HMRC wins important Court of Appeal decision
HMRC has welcomed a unanimous decision by the Court of Appeal to uphold the decisions of the First-tier Tribunal and the Upper-tier Tribunal both of which ruled in favour of HMRC. The ruling related to a particular scheme known as the Eclipse 35 partnership that was the subject of the Court of Appeal decision. The partnership had 289 members, many of whom were bankers, business people, and figures from the footballing world.
The scheme itself concerned a deal in film distribution rights and the establishment of a partnership to take advantage of new rules introduced by the last Labour Government to encourage investment in the UK film industry.
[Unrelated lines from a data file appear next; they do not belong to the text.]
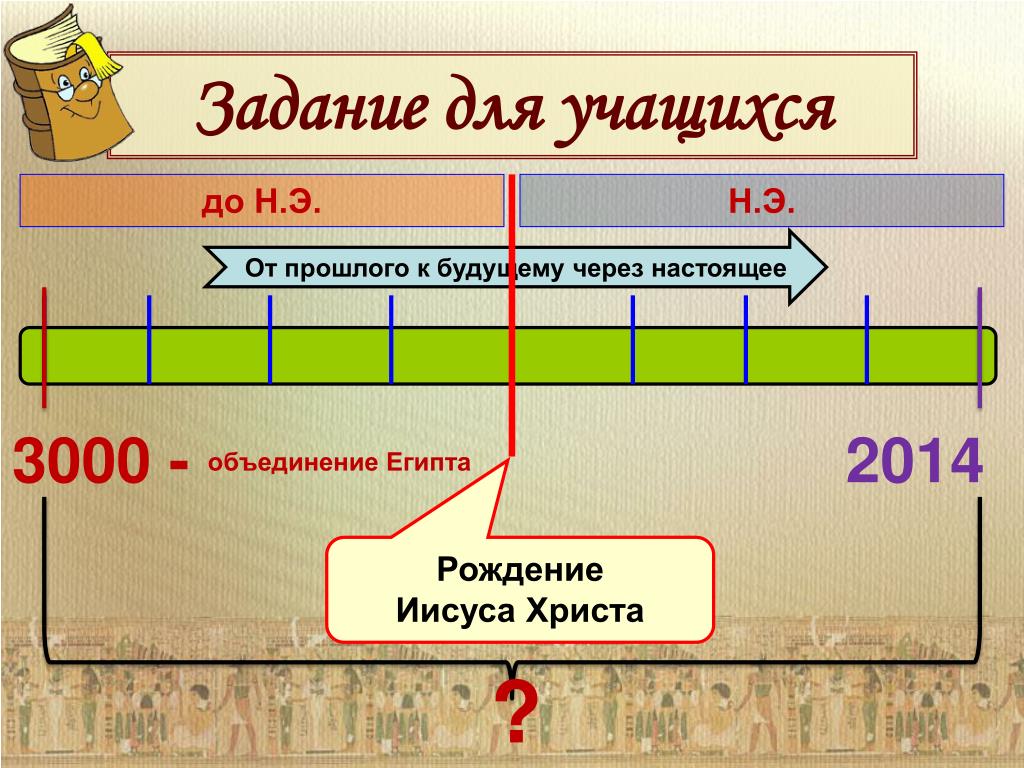 Задание для учащихся

до Н.Э.

Н.Э.

От прошлого к будущему через настоящее

3000 - объединение Египта

2014

Рождение Иисуса Христа

?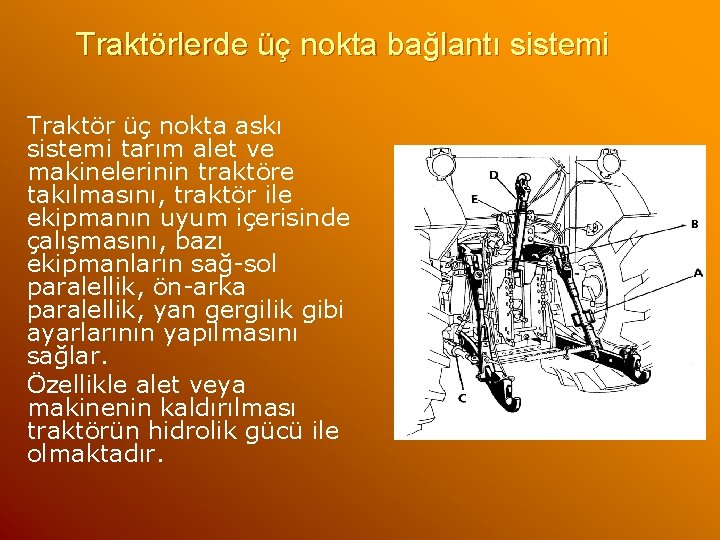 Traktörlerde üç nokta bağlantı sistemi

Traktör üç nokta askı sistemi tarım alet ve makinelerinin traktöre takılmasını, traktör ile ekipmanın uyum içerisinde çalışmasını, bazı ekipmanların sağ-sol paralellik, ön-arka paralellik, yan gergilik gibi ayarlarının yapılmasını sağlar.

Özellikle alet veya makinenin kaldırılması traktörün hidrolik gücü ile olmaktadır.

D
E
B
A
C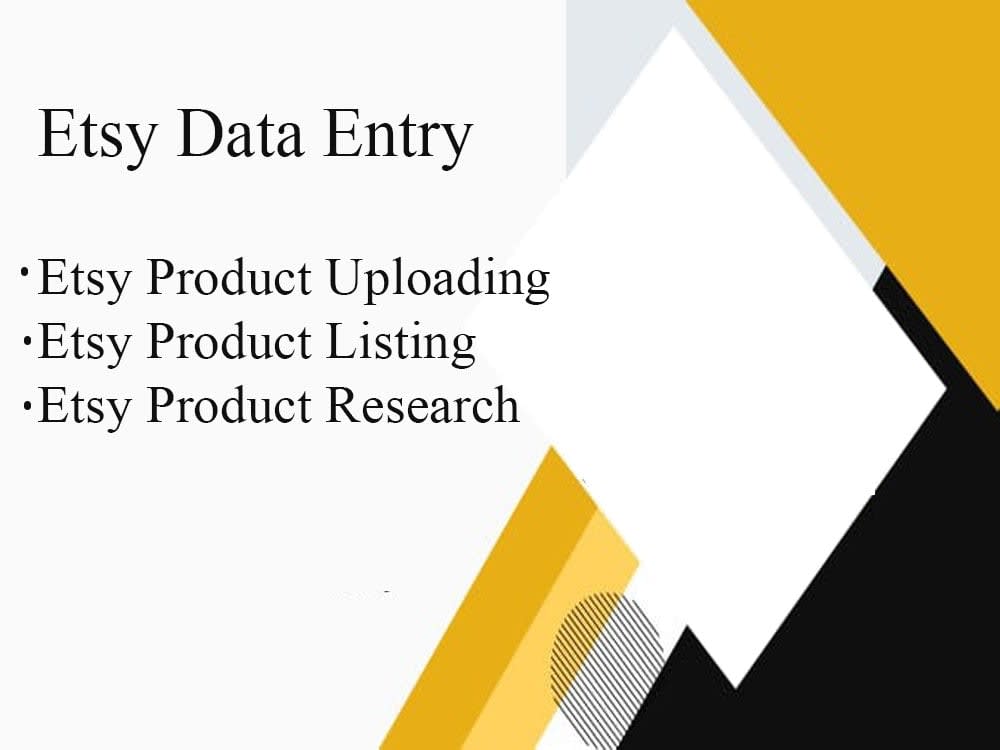 Etsy Data Entry

·Etsy Product Uploading
·Etsy Product Listing
·Etsy Product Research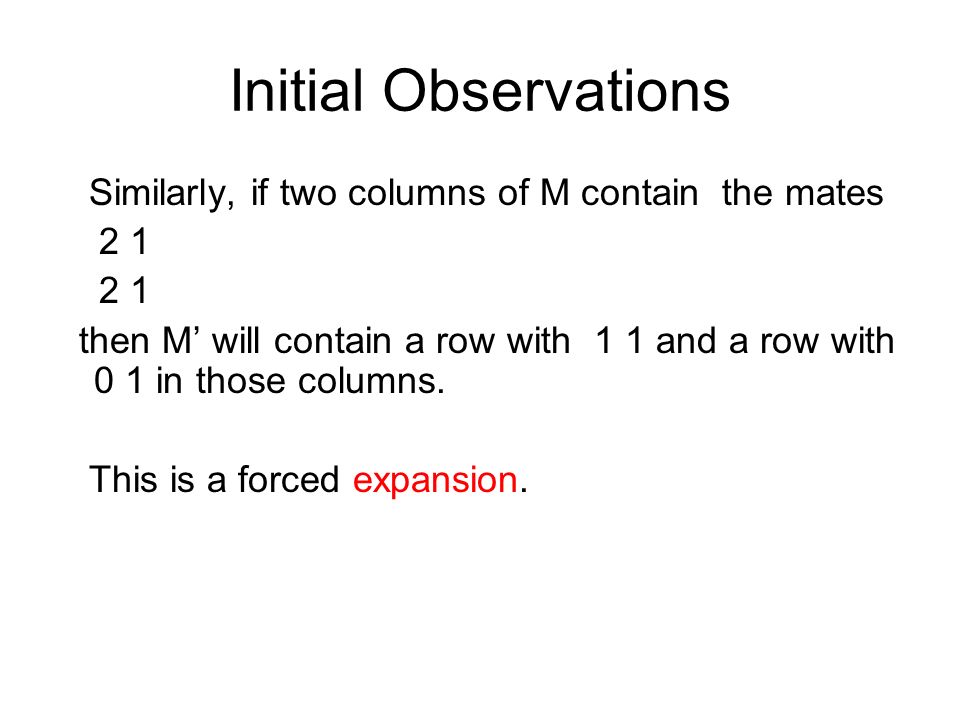 Initial Observations

Similarly, if two columns of M contain the mates
2 1
2 1
then M’ will contain a row with 1 1 and a row with 0 1 in those columns.

This is a forced expansion.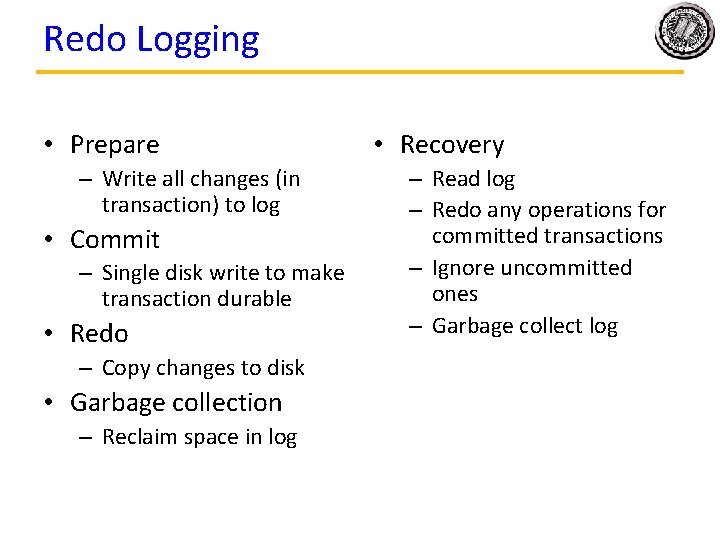 Redo Logging

• Prepare
 – Write all changes (in transaction) to log
• Commit
 – Single disk write to make transaction durable
• Redo
 – Copy changes to disk
• Garbage collection
 – Reclaim space in log

• Recovery
 – Read log
 – Redo any operations for committed transactions
 – Ignore uncommitted ones
 – Garbage collect log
The Eclipse 35 partnership used the money raised from the members together with additional loans to buy the distribution rights to certain films produced by Disney. The rights were then sub-leased back to a different Disney entity for a guaranteed income stream.
The partnership claimed they were trading in film rights but the courts were clear that it was not commercially trading and that in reality, the borrowed money simply earned interest, which was then filtered through the partnerships to investors to cover the interest on their loans. This was not a trading transaction but rather a tax avoidance scheme.
This decision will have a substantial impact on the investors, who will now be in a significantly worse position than if they had never invested in the scheme. As a result of the decision, the investors are not eligible for interest relief and the profits from the partnerships remain taxable.
We are told that this decision will protect an estimated £635 million in tax. The Eclipse 35 case was the first of some 31 Eclipse partnerships that ran for between 11 and 20 years from 2005/06 and was the first to be taken to litigation.
Financial Secretary to the Treasury David Gauke said:
‘The Government is committed to tackling tax avoidance schemes like Eclipse. These schemes, which were all too common in the mid-2000s, are an affront to the vast majority of businesses and people who pay what they owe. The Government has invested £1 billion into HMRC to track down and challenge tax dodgers and they will continue to pursue the minority who do not play by the rules.’